A few years off from politics would allow Mr. Collins to spend time with his family and make some extra money. It would also allow him to disassociate himself from Gordon Campbell's government, and run for the leadership as a "new and improved" politician.
Interestingly, former B.C. deputy premier Christie Clark, who also recently quit politics to spend more time with her kids, is finding time to keep a media profile by criticizing her former party for not recruiting enough women into politics. I am wondering if she is also keeping her political powder dry. (Why do I say this? Well, if Clark really wanted to turn her back on politics completely, she could say "No comment" when asked about issues like this. Think of former premier Rita Johnston, who seemed to drop off the face of the earth after the Socreds lost the 1991 election. She merely retired, but political retirement for Johnston meant completely leaving the political scene.)

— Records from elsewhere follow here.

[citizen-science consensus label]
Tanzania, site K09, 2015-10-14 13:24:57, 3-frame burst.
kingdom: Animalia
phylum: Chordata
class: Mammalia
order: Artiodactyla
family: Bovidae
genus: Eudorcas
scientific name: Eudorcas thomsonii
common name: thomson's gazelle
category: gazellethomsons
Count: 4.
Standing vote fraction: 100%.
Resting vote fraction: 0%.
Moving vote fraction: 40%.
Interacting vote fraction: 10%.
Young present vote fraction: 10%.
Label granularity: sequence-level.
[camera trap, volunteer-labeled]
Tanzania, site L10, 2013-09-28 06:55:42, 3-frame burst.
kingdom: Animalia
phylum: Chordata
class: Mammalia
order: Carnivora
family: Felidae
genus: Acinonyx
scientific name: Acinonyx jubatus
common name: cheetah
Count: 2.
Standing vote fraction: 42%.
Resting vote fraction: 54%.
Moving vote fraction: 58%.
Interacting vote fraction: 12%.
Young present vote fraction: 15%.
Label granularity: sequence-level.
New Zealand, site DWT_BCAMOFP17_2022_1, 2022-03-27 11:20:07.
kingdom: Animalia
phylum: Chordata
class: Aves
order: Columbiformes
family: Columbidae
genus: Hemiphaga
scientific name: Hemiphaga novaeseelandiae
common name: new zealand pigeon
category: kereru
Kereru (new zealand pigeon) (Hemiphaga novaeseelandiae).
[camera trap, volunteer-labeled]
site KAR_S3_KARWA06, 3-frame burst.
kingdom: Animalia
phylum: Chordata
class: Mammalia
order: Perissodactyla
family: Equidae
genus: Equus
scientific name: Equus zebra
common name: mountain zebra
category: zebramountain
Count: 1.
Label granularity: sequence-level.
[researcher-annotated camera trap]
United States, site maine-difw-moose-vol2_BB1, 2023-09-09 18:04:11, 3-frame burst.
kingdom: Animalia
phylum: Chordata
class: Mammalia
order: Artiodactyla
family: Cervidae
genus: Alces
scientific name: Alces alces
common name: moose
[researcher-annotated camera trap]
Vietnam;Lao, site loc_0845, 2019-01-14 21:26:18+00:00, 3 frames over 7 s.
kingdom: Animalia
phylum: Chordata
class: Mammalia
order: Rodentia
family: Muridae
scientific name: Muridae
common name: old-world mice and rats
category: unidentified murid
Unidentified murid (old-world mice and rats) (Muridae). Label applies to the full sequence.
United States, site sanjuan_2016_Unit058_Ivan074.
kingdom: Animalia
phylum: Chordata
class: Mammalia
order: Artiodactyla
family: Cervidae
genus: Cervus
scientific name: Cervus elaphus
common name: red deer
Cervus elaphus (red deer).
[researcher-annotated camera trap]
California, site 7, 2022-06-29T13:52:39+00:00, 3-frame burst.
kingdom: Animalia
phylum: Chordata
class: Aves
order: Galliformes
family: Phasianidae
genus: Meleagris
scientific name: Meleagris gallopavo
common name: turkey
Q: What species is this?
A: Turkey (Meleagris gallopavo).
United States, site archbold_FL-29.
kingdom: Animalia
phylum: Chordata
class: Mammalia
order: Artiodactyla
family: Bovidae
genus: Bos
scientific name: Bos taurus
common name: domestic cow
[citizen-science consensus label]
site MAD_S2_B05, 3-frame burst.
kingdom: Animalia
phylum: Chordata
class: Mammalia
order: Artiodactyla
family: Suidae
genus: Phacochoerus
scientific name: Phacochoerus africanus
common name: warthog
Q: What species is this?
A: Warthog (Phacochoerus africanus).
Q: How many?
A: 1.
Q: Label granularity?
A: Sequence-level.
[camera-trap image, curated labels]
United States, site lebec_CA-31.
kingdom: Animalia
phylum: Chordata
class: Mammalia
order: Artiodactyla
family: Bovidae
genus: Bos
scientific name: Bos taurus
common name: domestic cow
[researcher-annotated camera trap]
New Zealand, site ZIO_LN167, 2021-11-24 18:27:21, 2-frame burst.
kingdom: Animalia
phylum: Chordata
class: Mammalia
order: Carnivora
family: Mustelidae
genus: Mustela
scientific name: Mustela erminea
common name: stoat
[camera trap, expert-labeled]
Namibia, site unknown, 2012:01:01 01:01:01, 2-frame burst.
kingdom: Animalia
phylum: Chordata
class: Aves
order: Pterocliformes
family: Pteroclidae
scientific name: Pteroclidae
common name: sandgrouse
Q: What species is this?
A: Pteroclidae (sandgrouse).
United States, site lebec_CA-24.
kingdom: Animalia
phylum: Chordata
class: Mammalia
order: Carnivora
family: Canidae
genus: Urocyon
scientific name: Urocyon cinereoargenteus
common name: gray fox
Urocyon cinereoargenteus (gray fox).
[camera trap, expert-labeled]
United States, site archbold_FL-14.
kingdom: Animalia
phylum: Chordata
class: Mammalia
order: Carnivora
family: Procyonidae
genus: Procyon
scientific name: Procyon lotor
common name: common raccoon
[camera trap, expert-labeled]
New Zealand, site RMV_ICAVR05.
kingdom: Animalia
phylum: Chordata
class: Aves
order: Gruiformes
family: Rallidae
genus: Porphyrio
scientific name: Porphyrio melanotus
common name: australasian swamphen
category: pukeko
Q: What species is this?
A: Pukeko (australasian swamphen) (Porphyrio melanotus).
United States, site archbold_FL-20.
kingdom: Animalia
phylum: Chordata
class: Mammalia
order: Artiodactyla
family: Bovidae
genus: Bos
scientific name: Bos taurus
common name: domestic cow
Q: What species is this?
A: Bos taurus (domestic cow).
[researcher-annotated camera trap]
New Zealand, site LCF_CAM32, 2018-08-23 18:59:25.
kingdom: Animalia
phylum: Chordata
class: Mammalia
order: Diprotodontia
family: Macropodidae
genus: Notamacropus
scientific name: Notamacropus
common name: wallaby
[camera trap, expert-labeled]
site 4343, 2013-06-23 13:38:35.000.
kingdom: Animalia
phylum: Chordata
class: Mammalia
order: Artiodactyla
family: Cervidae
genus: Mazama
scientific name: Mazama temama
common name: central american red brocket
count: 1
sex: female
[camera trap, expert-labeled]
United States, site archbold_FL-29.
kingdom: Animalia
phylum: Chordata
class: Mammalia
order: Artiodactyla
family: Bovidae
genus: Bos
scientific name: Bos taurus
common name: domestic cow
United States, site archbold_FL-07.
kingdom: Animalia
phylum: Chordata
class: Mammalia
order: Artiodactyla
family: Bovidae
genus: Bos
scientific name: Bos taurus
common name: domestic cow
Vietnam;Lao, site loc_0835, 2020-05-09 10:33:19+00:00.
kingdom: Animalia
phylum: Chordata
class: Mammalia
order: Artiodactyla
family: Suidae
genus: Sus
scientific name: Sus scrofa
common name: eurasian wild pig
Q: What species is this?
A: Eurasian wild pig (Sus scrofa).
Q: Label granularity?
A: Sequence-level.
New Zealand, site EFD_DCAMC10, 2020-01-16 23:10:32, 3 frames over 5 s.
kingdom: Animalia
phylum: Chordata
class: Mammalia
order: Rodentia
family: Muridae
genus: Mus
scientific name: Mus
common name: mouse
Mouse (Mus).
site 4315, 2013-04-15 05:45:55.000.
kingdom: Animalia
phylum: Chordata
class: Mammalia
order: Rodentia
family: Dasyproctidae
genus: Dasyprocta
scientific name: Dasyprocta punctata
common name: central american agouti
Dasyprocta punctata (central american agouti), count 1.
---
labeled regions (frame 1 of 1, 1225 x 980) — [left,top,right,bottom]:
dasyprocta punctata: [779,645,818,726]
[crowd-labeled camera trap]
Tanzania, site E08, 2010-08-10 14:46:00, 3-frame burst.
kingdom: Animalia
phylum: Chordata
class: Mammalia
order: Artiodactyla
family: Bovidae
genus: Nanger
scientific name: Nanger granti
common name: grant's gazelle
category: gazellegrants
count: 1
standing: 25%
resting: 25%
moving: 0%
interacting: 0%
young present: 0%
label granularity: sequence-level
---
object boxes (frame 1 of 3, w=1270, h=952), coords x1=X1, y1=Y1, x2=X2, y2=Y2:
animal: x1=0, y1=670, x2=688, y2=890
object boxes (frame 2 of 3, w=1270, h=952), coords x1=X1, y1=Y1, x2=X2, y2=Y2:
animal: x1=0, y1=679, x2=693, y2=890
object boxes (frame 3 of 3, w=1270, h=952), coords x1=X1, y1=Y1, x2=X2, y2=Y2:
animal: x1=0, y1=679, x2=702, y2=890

If Clark and Collins are making future political plans, they may both be banking on the B.C. Liberals narrowly winning the upcoming provincial election. A chastened Gordon Campbell would serve as premier for three or four more years and then "outsiders" Clark and Collins would run to replace him.
A B.C. Liberal loss in the next election would throw a wrench into the works. Campbell's job could then open up quickly and the next B.C. Liberal leader would presumably be given a chance to contest the next election.